• **The request**
Write out all the data again, exactly as it stands.

• **Data listing**

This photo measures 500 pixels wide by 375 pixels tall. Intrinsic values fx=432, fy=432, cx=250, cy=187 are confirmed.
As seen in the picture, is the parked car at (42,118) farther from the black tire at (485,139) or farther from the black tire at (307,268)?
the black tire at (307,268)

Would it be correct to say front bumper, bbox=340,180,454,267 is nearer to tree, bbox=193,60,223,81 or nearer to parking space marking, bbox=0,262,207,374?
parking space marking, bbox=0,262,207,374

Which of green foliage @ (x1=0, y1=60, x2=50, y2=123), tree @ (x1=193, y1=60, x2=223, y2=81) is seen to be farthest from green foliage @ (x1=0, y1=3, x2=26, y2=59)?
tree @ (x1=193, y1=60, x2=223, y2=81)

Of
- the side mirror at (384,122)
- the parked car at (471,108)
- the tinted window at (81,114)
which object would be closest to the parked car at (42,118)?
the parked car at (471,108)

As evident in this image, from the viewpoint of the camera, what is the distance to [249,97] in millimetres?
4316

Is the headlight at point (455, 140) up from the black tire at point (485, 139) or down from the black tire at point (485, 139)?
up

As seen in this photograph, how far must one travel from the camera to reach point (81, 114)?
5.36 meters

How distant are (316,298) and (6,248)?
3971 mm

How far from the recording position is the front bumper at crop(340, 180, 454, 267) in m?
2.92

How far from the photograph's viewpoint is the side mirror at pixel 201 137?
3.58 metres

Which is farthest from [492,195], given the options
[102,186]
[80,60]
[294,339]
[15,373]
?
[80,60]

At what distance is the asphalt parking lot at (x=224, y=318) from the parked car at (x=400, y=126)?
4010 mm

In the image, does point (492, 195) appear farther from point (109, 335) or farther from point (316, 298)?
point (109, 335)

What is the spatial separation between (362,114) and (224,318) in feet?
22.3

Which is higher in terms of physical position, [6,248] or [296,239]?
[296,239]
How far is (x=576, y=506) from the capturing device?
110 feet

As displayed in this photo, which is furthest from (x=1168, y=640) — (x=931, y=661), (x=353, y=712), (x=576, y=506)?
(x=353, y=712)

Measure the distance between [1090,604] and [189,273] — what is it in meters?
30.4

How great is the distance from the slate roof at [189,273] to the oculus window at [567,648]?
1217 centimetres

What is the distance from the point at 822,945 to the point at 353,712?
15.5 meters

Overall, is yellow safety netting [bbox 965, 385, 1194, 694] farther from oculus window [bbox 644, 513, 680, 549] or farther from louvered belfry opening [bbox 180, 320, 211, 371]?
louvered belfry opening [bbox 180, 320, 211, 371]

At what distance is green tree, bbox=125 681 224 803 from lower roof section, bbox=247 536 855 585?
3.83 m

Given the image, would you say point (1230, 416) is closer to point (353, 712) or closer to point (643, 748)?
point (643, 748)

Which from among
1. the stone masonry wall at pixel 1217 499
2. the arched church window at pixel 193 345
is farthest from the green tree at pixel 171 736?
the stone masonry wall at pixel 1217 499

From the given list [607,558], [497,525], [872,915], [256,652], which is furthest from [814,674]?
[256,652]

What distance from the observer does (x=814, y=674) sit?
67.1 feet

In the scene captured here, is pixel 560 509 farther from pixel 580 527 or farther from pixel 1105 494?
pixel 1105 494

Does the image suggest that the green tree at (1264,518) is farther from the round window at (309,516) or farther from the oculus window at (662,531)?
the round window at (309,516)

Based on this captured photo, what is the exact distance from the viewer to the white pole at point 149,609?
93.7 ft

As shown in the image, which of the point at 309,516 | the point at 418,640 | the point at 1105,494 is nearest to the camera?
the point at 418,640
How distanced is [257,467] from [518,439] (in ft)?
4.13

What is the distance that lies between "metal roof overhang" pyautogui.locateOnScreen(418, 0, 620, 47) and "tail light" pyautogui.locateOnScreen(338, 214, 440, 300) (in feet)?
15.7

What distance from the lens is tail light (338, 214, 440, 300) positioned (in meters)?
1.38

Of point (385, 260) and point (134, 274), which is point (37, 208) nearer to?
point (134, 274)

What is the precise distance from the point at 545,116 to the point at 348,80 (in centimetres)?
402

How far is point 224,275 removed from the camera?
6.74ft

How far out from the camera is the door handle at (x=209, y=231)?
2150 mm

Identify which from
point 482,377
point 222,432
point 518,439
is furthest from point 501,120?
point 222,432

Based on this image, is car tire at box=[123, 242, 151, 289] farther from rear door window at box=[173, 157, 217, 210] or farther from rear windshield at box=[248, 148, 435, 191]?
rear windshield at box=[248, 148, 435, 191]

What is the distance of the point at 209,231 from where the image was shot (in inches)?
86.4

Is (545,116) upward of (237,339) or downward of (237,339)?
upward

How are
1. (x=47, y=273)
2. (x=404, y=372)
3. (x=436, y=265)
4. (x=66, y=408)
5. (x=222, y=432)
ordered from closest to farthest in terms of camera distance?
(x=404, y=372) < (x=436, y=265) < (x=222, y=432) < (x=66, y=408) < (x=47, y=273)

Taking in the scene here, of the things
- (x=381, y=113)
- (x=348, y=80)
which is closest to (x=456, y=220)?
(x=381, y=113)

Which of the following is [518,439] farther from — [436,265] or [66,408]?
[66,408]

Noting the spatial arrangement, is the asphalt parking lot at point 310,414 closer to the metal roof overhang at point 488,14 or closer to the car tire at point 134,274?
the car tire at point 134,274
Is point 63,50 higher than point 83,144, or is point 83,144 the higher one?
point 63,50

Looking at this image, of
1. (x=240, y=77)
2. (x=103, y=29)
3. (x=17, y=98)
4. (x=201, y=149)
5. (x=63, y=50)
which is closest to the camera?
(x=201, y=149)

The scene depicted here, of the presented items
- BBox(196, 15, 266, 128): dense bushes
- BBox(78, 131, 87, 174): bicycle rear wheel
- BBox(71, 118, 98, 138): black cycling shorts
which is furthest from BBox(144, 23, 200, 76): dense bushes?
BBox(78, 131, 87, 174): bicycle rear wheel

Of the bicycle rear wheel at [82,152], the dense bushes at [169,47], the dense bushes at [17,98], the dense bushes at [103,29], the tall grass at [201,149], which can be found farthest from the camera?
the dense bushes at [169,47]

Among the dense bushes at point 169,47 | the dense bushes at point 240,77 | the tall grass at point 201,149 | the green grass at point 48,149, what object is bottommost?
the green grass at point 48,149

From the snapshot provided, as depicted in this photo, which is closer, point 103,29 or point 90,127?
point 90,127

• **Result**
This photo measures 500 pixels wide by 375 pixels tall. Intrinsic values fx=432, fy=432, cx=250, cy=187 are confirmed.
As seen in the picture, is the parked car at (42,118) farther from the black tire at (485,139) or farther from the black tire at (307,268)?
the black tire at (307,268)

Would it be correct to say front bumper, bbox=340,180,454,267 is nearer to tree, bbox=193,60,223,81 or nearer to parking space marking, bbox=0,262,207,374?
parking space marking, bbox=0,262,207,374

Which of green foliage @ (x1=0, y1=60, x2=50, y2=123), tree @ (x1=193, y1=60, x2=223, y2=81) is seen to be farthest from green foliage @ (x1=0, y1=3, x2=26, y2=59)?
tree @ (x1=193, y1=60, x2=223, y2=81)

Of
- the side mirror at (384,122)
- the parked car at (471,108)
- the tinted window at (81,114)
which object would be closest to the parked car at (42,118)?
the parked car at (471,108)

As evident in this image, from the viewpoint of the camera, what is the distance to [249,97] in millimetres?
4316

Is the headlight at point (455, 140) up from the black tire at point (485, 139) or down from the black tire at point (485, 139)?
up

As seen in this photograph, how far must one travel from the camera to reach point (81, 114)?
5.36 meters

How distant are (316,298) and (6,248)?
3971 mm

How far from the recording position is the front bumper at crop(340, 180, 454, 267) in m?
2.92

How far from the photograph's viewpoint is the side mirror at pixel 201 137?
3.58 metres

Which is farthest from [492,195], given the options
[102,186]
[80,60]
[294,339]
[15,373]
?
[80,60]

At what distance is the asphalt parking lot at (x=224, y=318) from the parked car at (x=400, y=126)?
4010 mm

In the image, does point (492, 195) appear farther from point (109, 335) or farther from point (316, 298)?
point (109, 335)

What is the spatial separation between (362,114) and (224,318) in feet?
22.3

Which is higher in terms of physical position, [6,248] or [296,239]?
[296,239]
How far is (x=576, y=506) from the capturing device?
110 feet

As displayed in this photo, which is furthest from (x=1168, y=640) — (x=931, y=661), (x=353, y=712), (x=576, y=506)?
(x=353, y=712)

Measure the distance between [1090,604] and [189,273] — what is it in meters?
30.4

How great is the distance from the slate roof at [189,273] to the oculus window at [567,648]?
1217 centimetres

What is the distance from the point at 822,945 to the point at 353,712?
15.5 meters

Overall, is yellow safety netting [bbox 965, 385, 1194, 694] farther from oculus window [bbox 644, 513, 680, 549] or farther from louvered belfry opening [bbox 180, 320, 211, 371]?
louvered belfry opening [bbox 180, 320, 211, 371]

At what distance is green tree, bbox=125 681 224 803 from lower roof section, bbox=247 536 855 585?
3.83 m

Given the image, would you say point (1230, 416) is closer to point (353, 712) or closer to point (643, 748)?
point (643, 748)

Which from among
1. the stone masonry wall at pixel 1217 499
2. the arched church window at pixel 193 345
is farthest from the green tree at pixel 171 736?
the stone masonry wall at pixel 1217 499

From the given list [607,558], [497,525], [872,915], [256,652], which is furthest from [814,674]?
[256,652]

What distance from the observer does (x=814, y=674) sit?
67.1 feet

In the scene captured here, is pixel 560 509 farther from pixel 580 527 or farther from pixel 1105 494?
pixel 1105 494

Does the image suggest that the green tree at (1264,518) is farther from the round window at (309,516) or farther from the oculus window at (662,531)?
the round window at (309,516)

Based on this captured photo, what is the exact distance from the viewer to the white pole at point 149,609?
93.7 ft

As shown in the image, which of the point at 309,516 | the point at 418,640 | the point at 1105,494 is nearest to the camera?
the point at 418,640
How distanced is [257,467] from [518,439] (in ft)?
4.13

What is the distance that lies between "metal roof overhang" pyautogui.locateOnScreen(418, 0, 620, 47) and "tail light" pyautogui.locateOnScreen(338, 214, 440, 300) (in feet)?
15.7

What distance from the lens is tail light (338, 214, 440, 300) positioned (in meters)?
1.38

Of point (385, 260) and point (134, 274), which is point (37, 208) nearer to?
point (134, 274)

What is the precise distance from the point at 545,116 to the point at 348,80 (in centimetres)?
402

How far is point 224,275 removed from the camera?
6.74ft

How far out from the camera is the door handle at (x=209, y=231)?
2150 mm

Identify which from
point 482,377
point 222,432
point 518,439
is furthest from point 501,120?
point 222,432

Based on this image, is car tire at box=[123, 242, 151, 289] farther from rear door window at box=[173, 157, 217, 210] or farther from rear windshield at box=[248, 148, 435, 191]?
rear windshield at box=[248, 148, 435, 191]

What is the distance of the point at 209,231 from where the image was shot (in inches)?
86.4

Is (545,116) upward of (237,339) or downward of (237,339)?
upward

How are
1. (x=47, y=273)
2. (x=404, y=372)
3. (x=436, y=265)
4. (x=66, y=408)
5. (x=222, y=432)
ordered from closest to farthest in terms of camera distance?
(x=404, y=372) < (x=436, y=265) < (x=222, y=432) < (x=66, y=408) < (x=47, y=273)

Taking in the scene here, of the things
- (x=381, y=113)
- (x=348, y=80)
which is closest to (x=456, y=220)?
(x=381, y=113)

Which of the following is [518,439] farther from — [436,265] or [66,408]?
[66,408]

Noting the spatial arrangement, is the asphalt parking lot at point 310,414 closer to the metal roof overhang at point 488,14 or closer to the car tire at point 134,274?
the car tire at point 134,274
Is point 63,50 higher than point 83,144, or is point 83,144 the higher one?
point 63,50

Looking at this image, of
1. (x=240, y=77)
2. (x=103, y=29)
3. (x=17, y=98)
4. (x=201, y=149)
5. (x=63, y=50)
which is closest to the camera?
(x=201, y=149)

The scene depicted here, of the presented items
- BBox(196, 15, 266, 128): dense bushes
- BBox(78, 131, 87, 174): bicycle rear wheel
- BBox(71, 118, 98, 138): black cycling shorts
which is furthest from BBox(144, 23, 200, 76): dense bushes?
BBox(78, 131, 87, 174): bicycle rear wheel

Of the bicycle rear wheel at [82,152], the dense bushes at [169,47], the dense bushes at [17,98], the dense bushes at [103,29], the tall grass at [201,149], which can be found farthest from the camera?
the dense bushes at [169,47]

Among the dense bushes at point 169,47 | the dense bushes at point 240,77 | the tall grass at point 201,149 | the green grass at point 48,149, what object is bottommost?
the green grass at point 48,149

From the snapshot provided, as depicted in this photo, which is closer, point 103,29 or point 90,127?
point 90,127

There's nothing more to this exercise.